Speaking of pessimism, Macroadvisers says Q2 GDP will descend a little further, to 2.1%:
Since the start of the week incoming data have led us to revise down our estimate of Q2 GDP growth from 3.2% to just 2.1%. Revisions to our GDP tracking estimate of this magnitude inside of a week are rare, and we cannot help but react with some concern to this downward revision.
The good news from Macroadvisers is that they see this as a final quarter of weakness, with indicators looking more positive for the rest of the year. However, this estimate is two weeks old; it missed the durable goods orders news from June, as well as the housing market data.

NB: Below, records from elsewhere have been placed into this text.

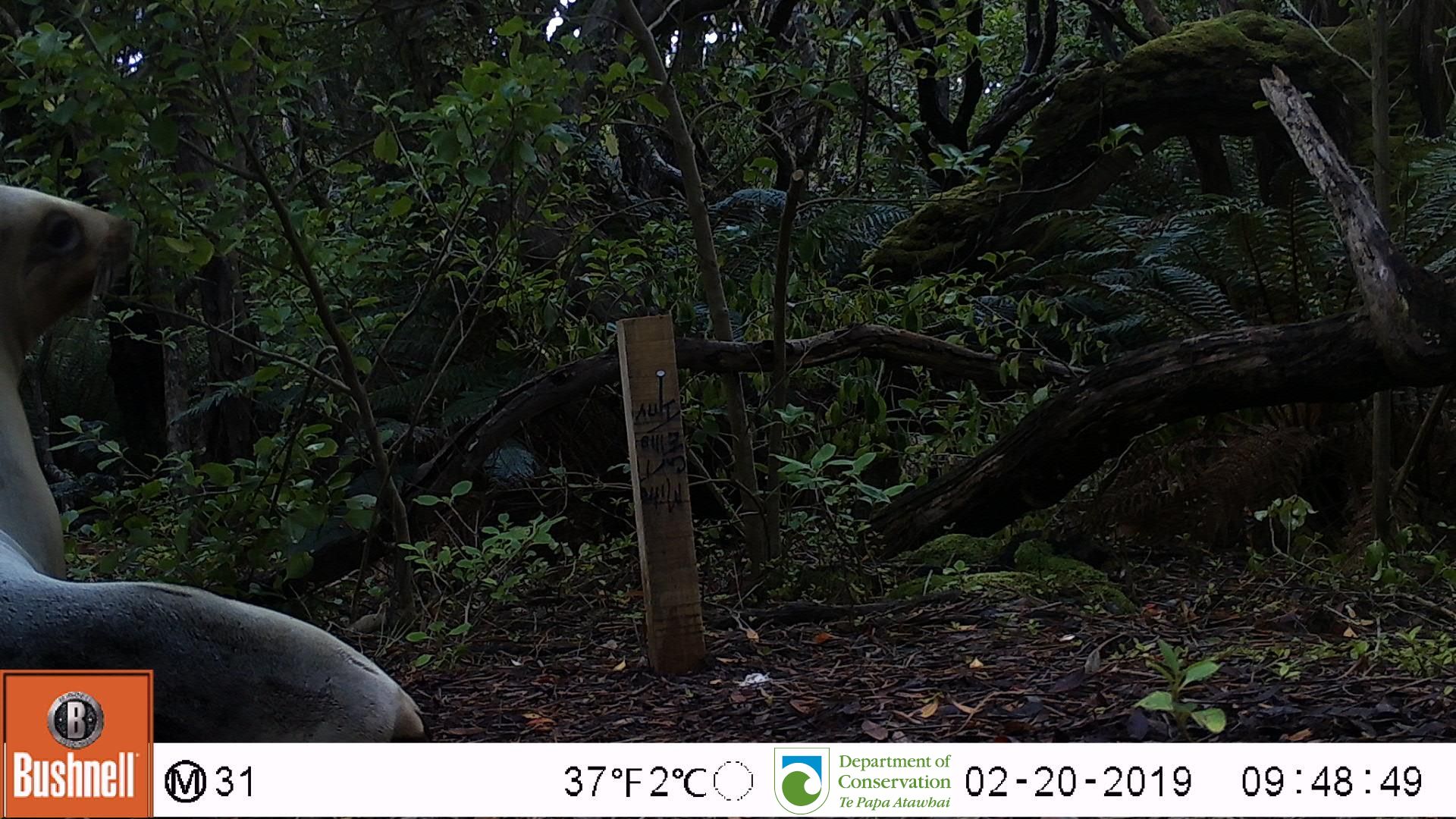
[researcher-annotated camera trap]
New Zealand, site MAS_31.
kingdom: Animalia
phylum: Chordata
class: Mammalia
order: Carnivora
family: Otariidae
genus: Phocarctos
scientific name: Phocarctos hookeri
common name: new zealand sea lion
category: sealion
Sealion (new zealand sea lion) (Phocarctos hookeri).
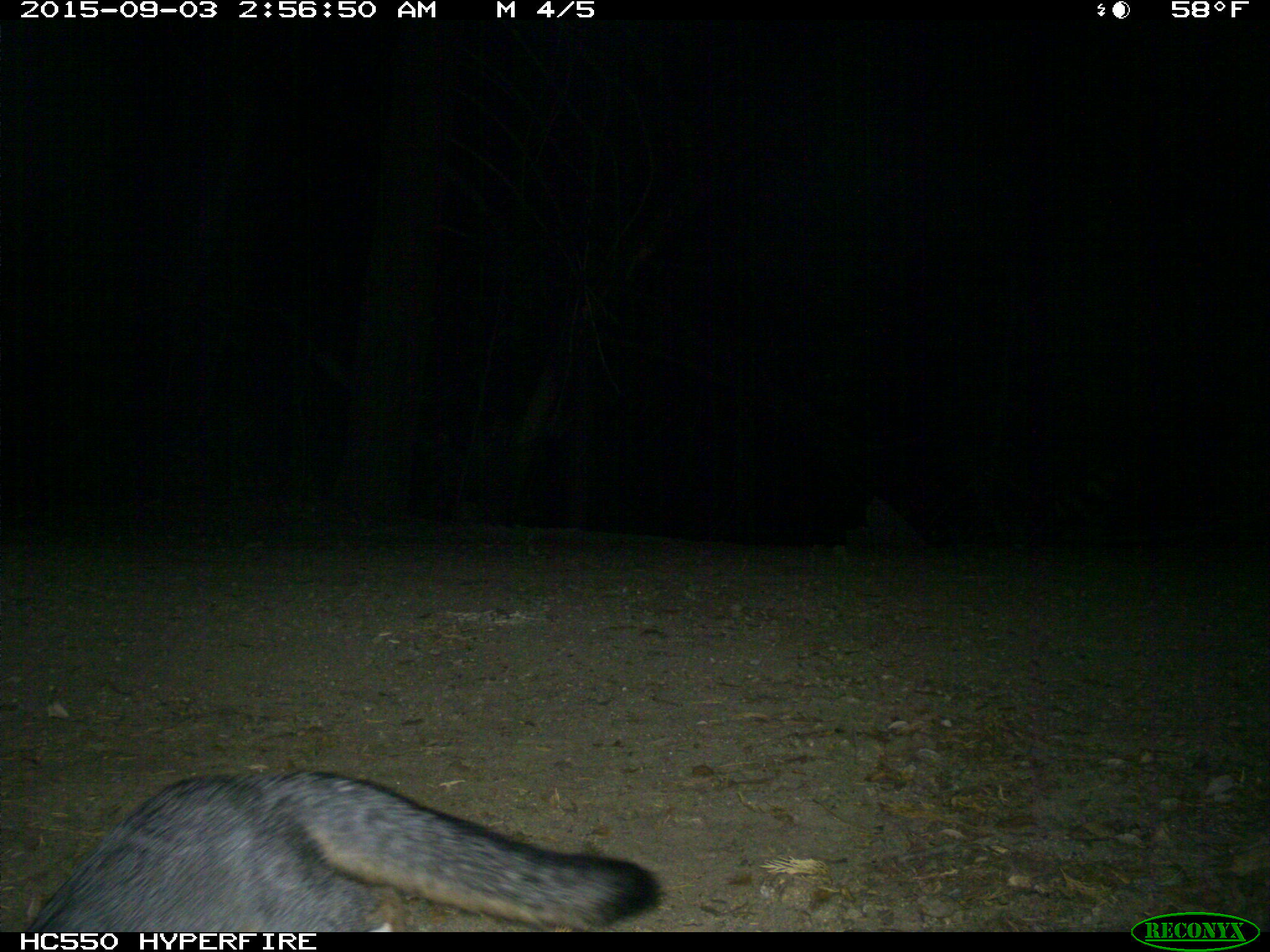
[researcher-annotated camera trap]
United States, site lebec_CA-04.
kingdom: Animalia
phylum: Chordata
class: Mammalia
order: Carnivora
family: Canidae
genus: Urocyon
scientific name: Urocyon cinereoargenteus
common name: gray fox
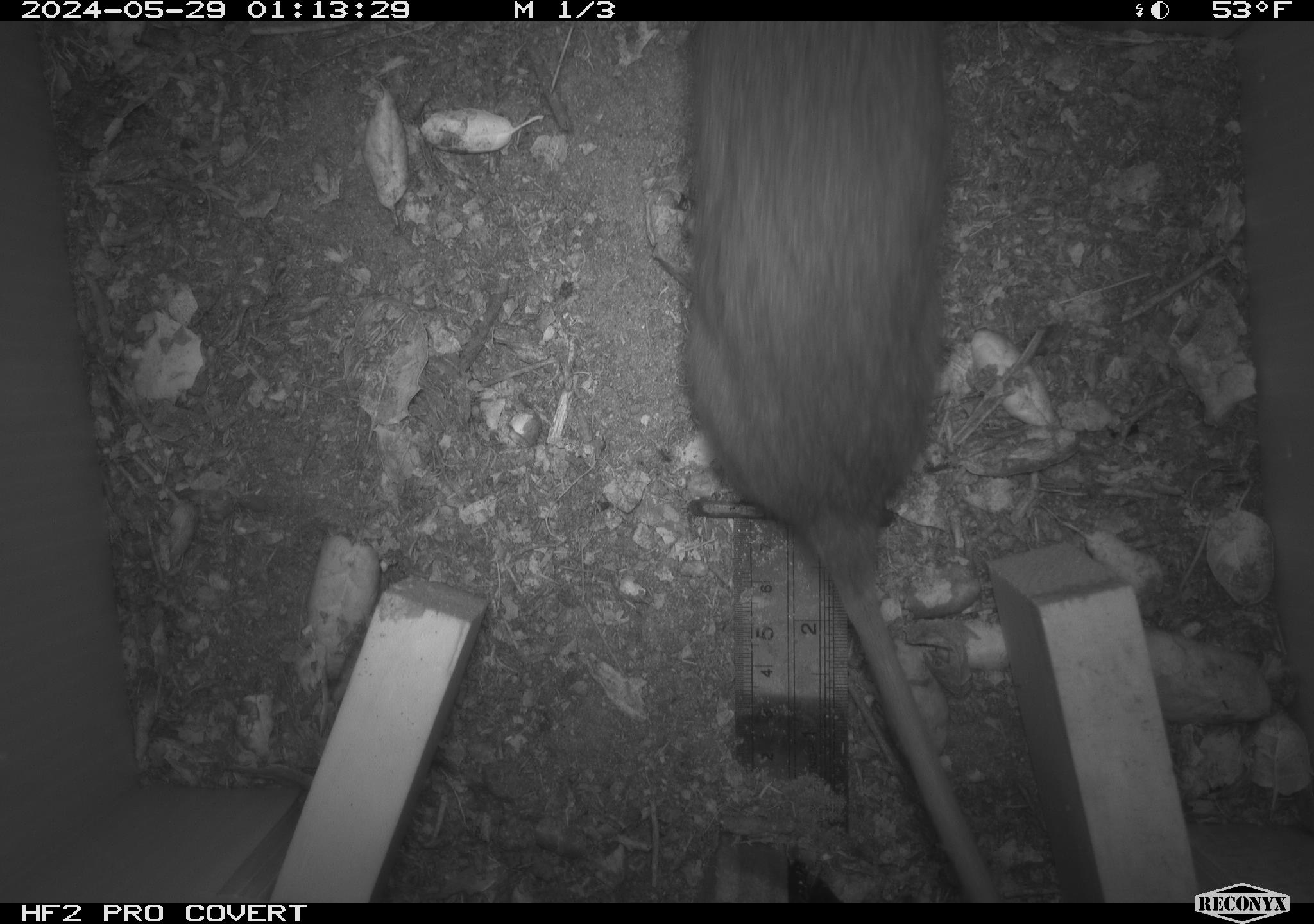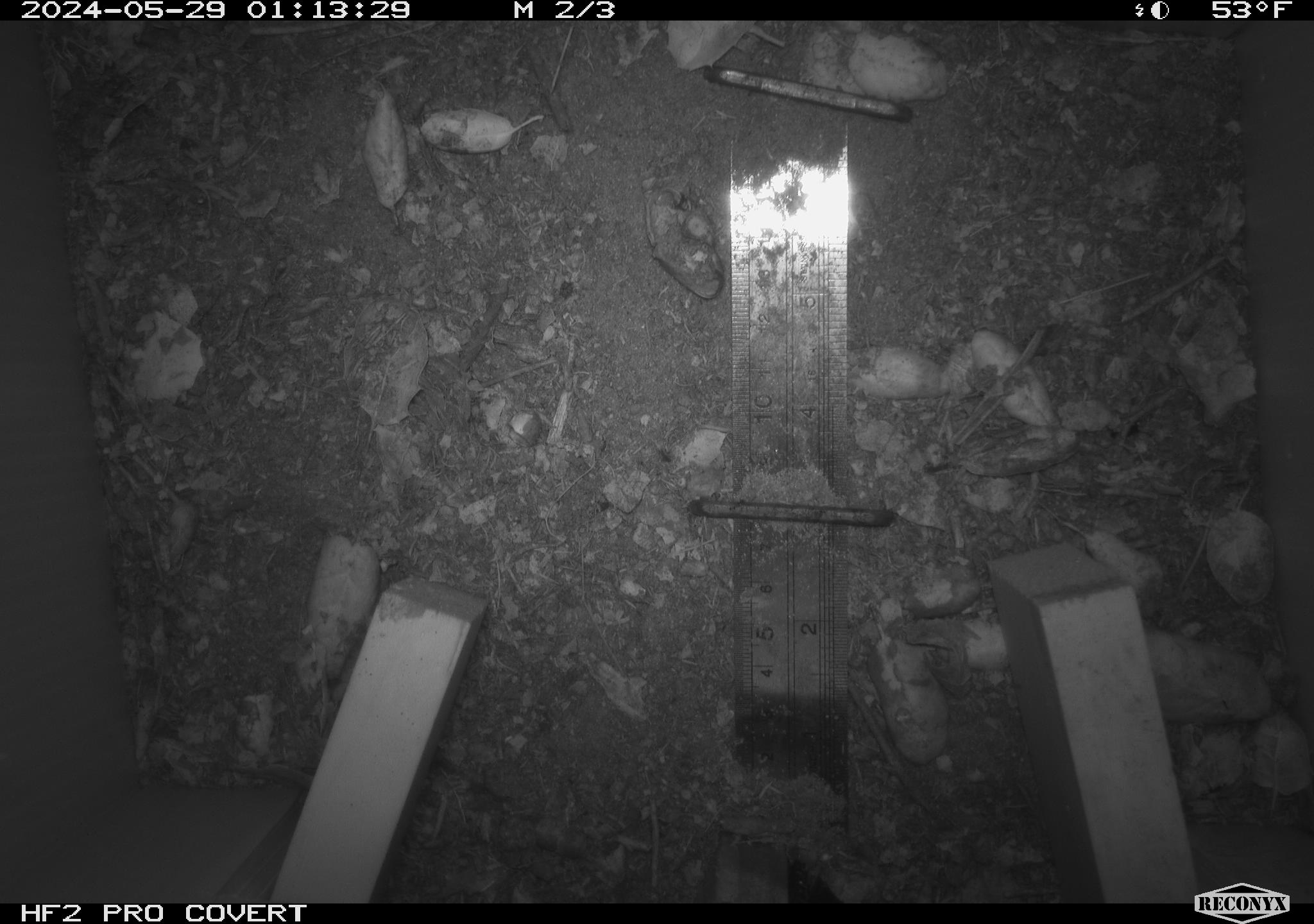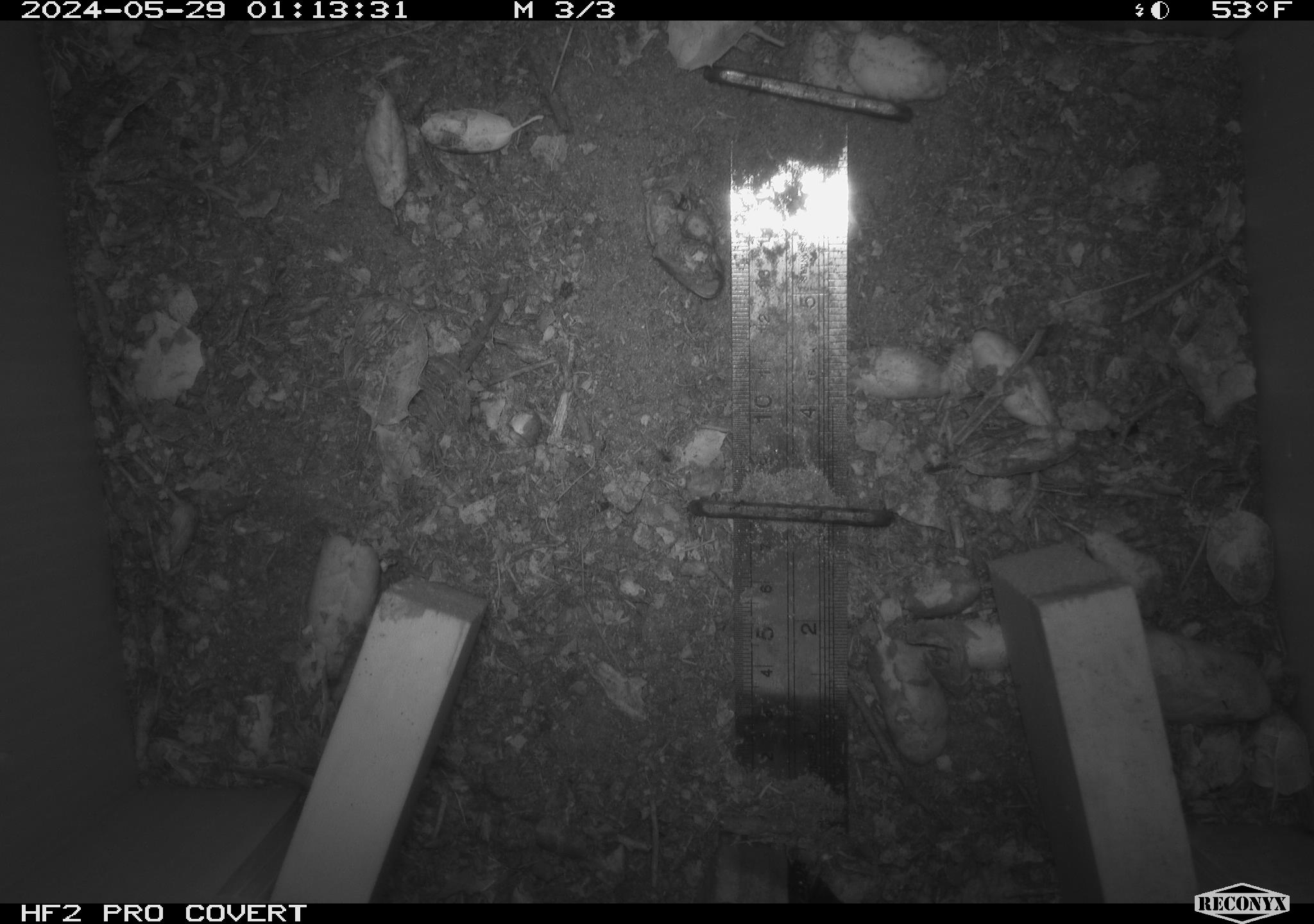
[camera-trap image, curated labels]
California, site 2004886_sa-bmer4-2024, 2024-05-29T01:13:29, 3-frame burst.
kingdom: Animalia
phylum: Chordata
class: Mammalia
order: Rodentia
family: Muridae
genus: Rattus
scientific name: Rattus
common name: rat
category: rattus species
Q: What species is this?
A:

Finally, Goldman Sachs comes in at an even 2%, also a revision from a more optimistic previous estimate:
… the action by Goldman Sachs to cut its Q2 US GDP estimate to 2% from 3%, citing a loss of support from fiscal stimulus and inventory replenishment, state and local budget constraints, the excess supply of vacant housing, a lack of credit and weak employment gains.
GS also notes other bearish indicators, such as payrolls declining in 27 states in June, while also noting that it’s seen good news on corporate earnings and believe P/E ratios to be within range of a resumption of a bull market.
Even at the best estimate, 3.0%, it’s not going to be enough to make an argument for growth — and the problem is that most of the good news took place in April. Durable goods orders increased 2.9% in that month but dropped 0.8% in May and 1% in June. If consumer spending had increased during that period, it might make up for the orders drop, but consumer spending hit the skids at the same time. If I had to pick a number in this range, I’d guess 2.0%, but I’d be inclined to go a little lower. However, I don’t think that the economy tipped into negative territory, but merely declined to an even more anemic level of growth than seen in Q1.
What are your predictions? Select the growth level that comes closest to your own prediction:
Update: This won’t help, either:
Foreclosures rose in 3 of every four large U.S. metro areas in this year’s first half, likely ruling out sustained home price gains until 2013, real estate data company RealtyTrac said on Thursday.
Unemployment was the main culprit driving foreclosure actions on more than 1.6 million properties, the company said.
“We’re not going to see meaningful, sustainable home price appreciation while we’re seeing 75 percent of the markets have increases in foreclosures,” RealtyTrac senior vice president Rick Sharga said in an interview.
It’s really all about jobs. Until we quit penalizing and strangling capital, none of this will improve more than incrementally.